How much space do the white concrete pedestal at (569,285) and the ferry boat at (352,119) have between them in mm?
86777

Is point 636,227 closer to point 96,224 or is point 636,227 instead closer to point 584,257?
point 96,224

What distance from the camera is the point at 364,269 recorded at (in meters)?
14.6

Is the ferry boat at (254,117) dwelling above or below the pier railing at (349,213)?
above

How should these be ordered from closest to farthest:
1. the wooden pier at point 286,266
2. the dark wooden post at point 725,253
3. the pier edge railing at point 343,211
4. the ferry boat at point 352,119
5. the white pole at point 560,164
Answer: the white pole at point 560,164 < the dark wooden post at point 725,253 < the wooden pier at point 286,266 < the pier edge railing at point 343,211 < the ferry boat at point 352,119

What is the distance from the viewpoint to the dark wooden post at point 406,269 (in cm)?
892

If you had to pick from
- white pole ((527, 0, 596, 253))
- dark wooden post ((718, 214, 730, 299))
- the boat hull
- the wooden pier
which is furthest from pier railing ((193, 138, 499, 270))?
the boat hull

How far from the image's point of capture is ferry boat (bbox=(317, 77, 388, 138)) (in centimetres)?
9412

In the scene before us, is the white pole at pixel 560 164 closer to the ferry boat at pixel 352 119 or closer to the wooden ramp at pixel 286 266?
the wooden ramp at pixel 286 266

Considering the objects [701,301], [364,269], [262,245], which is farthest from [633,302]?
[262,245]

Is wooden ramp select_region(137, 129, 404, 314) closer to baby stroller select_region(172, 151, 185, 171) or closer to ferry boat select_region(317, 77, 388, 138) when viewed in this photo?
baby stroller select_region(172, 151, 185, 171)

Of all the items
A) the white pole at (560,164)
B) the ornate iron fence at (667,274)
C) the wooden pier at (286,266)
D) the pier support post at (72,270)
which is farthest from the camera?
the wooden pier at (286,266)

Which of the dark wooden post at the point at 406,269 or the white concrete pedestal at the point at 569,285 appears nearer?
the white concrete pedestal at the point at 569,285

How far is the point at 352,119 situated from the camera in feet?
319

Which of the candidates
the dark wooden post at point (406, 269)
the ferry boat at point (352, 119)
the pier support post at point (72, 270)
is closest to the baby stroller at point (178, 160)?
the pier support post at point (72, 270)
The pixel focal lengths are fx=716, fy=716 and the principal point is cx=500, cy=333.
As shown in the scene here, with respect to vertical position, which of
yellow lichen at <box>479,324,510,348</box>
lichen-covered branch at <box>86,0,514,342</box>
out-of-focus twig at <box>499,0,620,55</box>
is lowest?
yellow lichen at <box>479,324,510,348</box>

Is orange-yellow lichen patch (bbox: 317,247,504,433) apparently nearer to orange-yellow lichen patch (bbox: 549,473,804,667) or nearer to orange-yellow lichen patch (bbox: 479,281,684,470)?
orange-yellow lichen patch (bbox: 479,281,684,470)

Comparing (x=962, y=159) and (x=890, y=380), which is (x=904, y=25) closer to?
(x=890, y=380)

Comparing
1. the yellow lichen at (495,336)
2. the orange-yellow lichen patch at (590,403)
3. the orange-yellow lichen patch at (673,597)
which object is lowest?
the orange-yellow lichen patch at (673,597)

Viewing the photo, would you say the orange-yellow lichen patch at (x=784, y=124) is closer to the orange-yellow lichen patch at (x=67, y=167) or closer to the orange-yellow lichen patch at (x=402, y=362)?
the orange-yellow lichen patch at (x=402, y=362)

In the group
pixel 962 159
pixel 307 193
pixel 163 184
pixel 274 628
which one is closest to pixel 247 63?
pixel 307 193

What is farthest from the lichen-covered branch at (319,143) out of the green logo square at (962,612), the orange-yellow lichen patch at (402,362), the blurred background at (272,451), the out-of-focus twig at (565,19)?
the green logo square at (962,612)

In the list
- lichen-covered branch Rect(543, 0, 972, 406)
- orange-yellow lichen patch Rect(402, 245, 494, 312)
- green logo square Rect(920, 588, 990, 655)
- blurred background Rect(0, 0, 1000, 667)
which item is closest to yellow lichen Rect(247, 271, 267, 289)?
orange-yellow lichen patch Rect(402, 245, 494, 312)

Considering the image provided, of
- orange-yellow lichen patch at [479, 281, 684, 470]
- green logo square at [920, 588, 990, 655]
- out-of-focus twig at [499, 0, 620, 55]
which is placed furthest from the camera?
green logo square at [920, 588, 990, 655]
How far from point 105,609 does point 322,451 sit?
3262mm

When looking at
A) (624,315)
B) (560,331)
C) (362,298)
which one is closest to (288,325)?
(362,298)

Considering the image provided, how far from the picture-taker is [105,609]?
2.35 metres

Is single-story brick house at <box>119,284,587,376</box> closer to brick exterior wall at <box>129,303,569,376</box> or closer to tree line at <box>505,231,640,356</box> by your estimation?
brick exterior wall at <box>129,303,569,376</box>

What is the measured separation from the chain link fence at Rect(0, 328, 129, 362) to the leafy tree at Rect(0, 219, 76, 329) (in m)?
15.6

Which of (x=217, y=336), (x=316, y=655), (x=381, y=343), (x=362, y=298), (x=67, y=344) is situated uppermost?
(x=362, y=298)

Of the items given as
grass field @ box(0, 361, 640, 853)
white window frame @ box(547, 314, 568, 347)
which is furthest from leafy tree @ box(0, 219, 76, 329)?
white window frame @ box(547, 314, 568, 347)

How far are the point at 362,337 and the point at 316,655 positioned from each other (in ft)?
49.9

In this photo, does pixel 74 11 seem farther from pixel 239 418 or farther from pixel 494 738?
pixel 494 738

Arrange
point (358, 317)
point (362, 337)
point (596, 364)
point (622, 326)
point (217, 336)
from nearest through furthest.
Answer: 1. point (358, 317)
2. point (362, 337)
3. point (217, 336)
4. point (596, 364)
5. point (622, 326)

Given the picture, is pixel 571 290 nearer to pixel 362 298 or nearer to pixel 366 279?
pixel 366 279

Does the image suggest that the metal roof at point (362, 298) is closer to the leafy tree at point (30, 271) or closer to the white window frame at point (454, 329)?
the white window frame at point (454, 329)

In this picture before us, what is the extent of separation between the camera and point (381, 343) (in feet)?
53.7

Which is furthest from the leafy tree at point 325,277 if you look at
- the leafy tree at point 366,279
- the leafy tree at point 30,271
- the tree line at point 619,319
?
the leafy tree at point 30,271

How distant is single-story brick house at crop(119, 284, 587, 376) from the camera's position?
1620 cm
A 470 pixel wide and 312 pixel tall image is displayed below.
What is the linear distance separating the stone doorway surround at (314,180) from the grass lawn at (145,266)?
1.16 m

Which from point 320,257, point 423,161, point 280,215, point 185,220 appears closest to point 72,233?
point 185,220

####################

• TASK BRIEF
Print again each line of the listing above, exactly as it appears.

• FINAL RESULT
How much space do the white concrete pedestal at (569,285) and the ferry boat at (352,119) have between them in mm?
86777

Is point 636,227 closer to point 96,224 or is point 636,227 instead closer to point 584,257?
point 96,224

What distance from the camera is the point at 364,269 recorded at (in meters)?
14.6

Is the ferry boat at (254,117) dwelling above or below the pier railing at (349,213)?
above

How should these be ordered from closest to farthest:
1. the wooden pier at point 286,266
2. the dark wooden post at point 725,253
3. the pier edge railing at point 343,211
4. the ferry boat at point 352,119
5. the white pole at point 560,164
Answer: the white pole at point 560,164 < the dark wooden post at point 725,253 < the wooden pier at point 286,266 < the pier edge railing at point 343,211 < the ferry boat at point 352,119

What is the distance from the viewpoint to the dark wooden post at point 406,269 (in cm)?
892

If you had to pick from
- white pole ((527, 0, 596, 253))
- dark wooden post ((718, 214, 730, 299))
- the boat hull
- the wooden pier
which is furthest from pier railing ((193, 138, 499, 270))?
the boat hull

How far from the image's point of capture is ferry boat (bbox=(317, 77, 388, 138)) (in centimetres)?
9412

In the scene before us, is the white pole at pixel 560 164 closer to the ferry boat at pixel 352 119 or closer to the wooden ramp at pixel 286 266?
the wooden ramp at pixel 286 266

Considering the objects [701,301], [364,269], [262,245], which is farthest from [633,302]?
[262,245]

Is wooden ramp select_region(137, 129, 404, 314) closer to baby stroller select_region(172, 151, 185, 171) or closer to ferry boat select_region(317, 77, 388, 138) when viewed in this photo?
baby stroller select_region(172, 151, 185, 171)

Of all the items
A) the white pole at (560,164)
B) the ornate iron fence at (667,274)
C) the wooden pier at (286,266)
D) the pier support post at (72,270)
which is farthest from the camera?
the wooden pier at (286,266)

Which of the dark wooden post at the point at 406,269 or the white concrete pedestal at the point at 569,285 appears nearer?
the white concrete pedestal at the point at 569,285

How far is the point at 352,119 situated from the camera in feet?
319

Which of the candidates
the dark wooden post at point (406, 269)
the ferry boat at point (352, 119)
the pier support post at point (72, 270)
is closest to the baby stroller at point (178, 160)?
the pier support post at point (72, 270)
The pixel focal lengths are fx=716, fy=716 and the principal point is cx=500, cy=333.
As shown in the scene here, with respect to vertical position, which of
yellow lichen at <box>479,324,510,348</box>
lichen-covered branch at <box>86,0,514,342</box>
out-of-focus twig at <box>499,0,620,55</box>
is lowest?
yellow lichen at <box>479,324,510,348</box>

Is orange-yellow lichen patch (bbox: 317,247,504,433) apparently nearer to orange-yellow lichen patch (bbox: 549,473,804,667) or nearer to orange-yellow lichen patch (bbox: 479,281,684,470)?
orange-yellow lichen patch (bbox: 479,281,684,470)

Comparing (x=962, y=159) and (x=890, y=380), which is (x=904, y=25) closer to?
(x=890, y=380)

Comparing
1. the yellow lichen at (495,336)
2. the orange-yellow lichen patch at (590,403)
3. the orange-yellow lichen patch at (673,597)
which object is lowest?
the orange-yellow lichen patch at (673,597)

Viewing the photo, would you say the orange-yellow lichen patch at (x=784, y=124) is closer to the orange-yellow lichen patch at (x=67, y=167) or closer to the orange-yellow lichen patch at (x=402, y=362)?
the orange-yellow lichen patch at (x=402, y=362)

In the group
pixel 962 159
pixel 307 193
pixel 163 184
pixel 274 628
which one is closest to pixel 247 63?
pixel 307 193

What is farthest from the lichen-covered branch at (319,143) out of the green logo square at (962,612), the orange-yellow lichen patch at (402,362), the blurred background at (272,451), the out-of-focus twig at (565,19)?
the green logo square at (962,612)

In the list
- lichen-covered branch Rect(543, 0, 972, 406)
- orange-yellow lichen patch Rect(402, 245, 494, 312)
- green logo square Rect(920, 588, 990, 655)
- blurred background Rect(0, 0, 1000, 667)
which item is closest to yellow lichen Rect(247, 271, 267, 289)?
orange-yellow lichen patch Rect(402, 245, 494, 312)

Considering the image provided, of
- orange-yellow lichen patch at [479, 281, 684, 470]
- green logo square at [920, 588, 990, 655]
- out-of-focus twig at [499, 0, 620, 55]
which is placed furthest from the camera?
green logo square at [920, 588, 990, 655]
How far from point 105,609 does point 322,451 sit?
3262mm

When looking at
A) (624,315)
B) (560,331)
C) (362,298)
which one is closest to (288,325)?
(362,298)

Considering the image provided, how far from the picture-taker is [105,609]?
2.35 metres

Is single-story brick house at <box>119,284,587,376</box> closer to brick exterior wall at <box>129,303,569,376</box> or closer to tree line at <box>505,231,640,356</box> by your estimation?
brick exterior wall at <box>129,303,569,376</box>

What is the measured separation from the chain link fence at Rect(0, 328, 129, 362) to the leafy tree at Rect(0, 219, 76, 329) (in m)?
15.6

Which of (x=217, y=336), (x=316, y=655), (x=381, y=343), (x=362, y=298), (x=67, y=344) is situated uppermost?
(x=362, y=298)

Of the items given as
grass field @ box(0, 361, 640, 853)
white window frame @ box(547, 314, 568, 347)
which is furthest from leafy tree @ box(0, 219, 76, 329)?
white window frame @ box(547, 314, 568, 347)

How far are the point at 362,337 and the point at 316,655 positioned from each other (in ft)?
49.9

In this photo, does pixel 74 11 seem farther from pixel 239 418 or farther from pixel 494 738?
pixel 494 738

Arrange
point (358, 317)
point (362, 337)
point (596, 364)
point (622, 326)
point (217, 336)
from nearest through furthest.
Answer: 1. point (358, 317)
2. point (362, 337)
3. point (217, 336)
4. point (596, 364)
5. point (622, 326)

Given the picture, is pixel 571 290 nearer to pixel 362 298 or nearer to pixel 366 279?
pixel 366 279

Does the image suggest that the metal roof at point (362, 298) is closer to the leafy tree at point (30, 271) or closer to the white window frame at point (454, 329)?
the white window frame at point (454, 329)

In this picture before us, what is the extent of separation between the camera and point (381, 343) (in feet)?
53.7

Which is furthest from the leafy tree at point 325,277 if you look at
- the leafy tree at point 366,279
- the leafy tree at point 30,271
- the tree line at point 619,319
?
the leafy tree at point 30,271

How distant is single-story brick house at crop(119, 284, 587, 376) from the camera's position?
1620 cm
A 470 pixel wide and 312 pixel tall image is displayed below.
What is the linear distance separating the stone doorway surround at (314,180) from the grass lawn at (145,266)?
1.16 m

Which from point 320,257, point 423,161, point 280,215, point 185,220 appears closest to point 72,233?
point 185,220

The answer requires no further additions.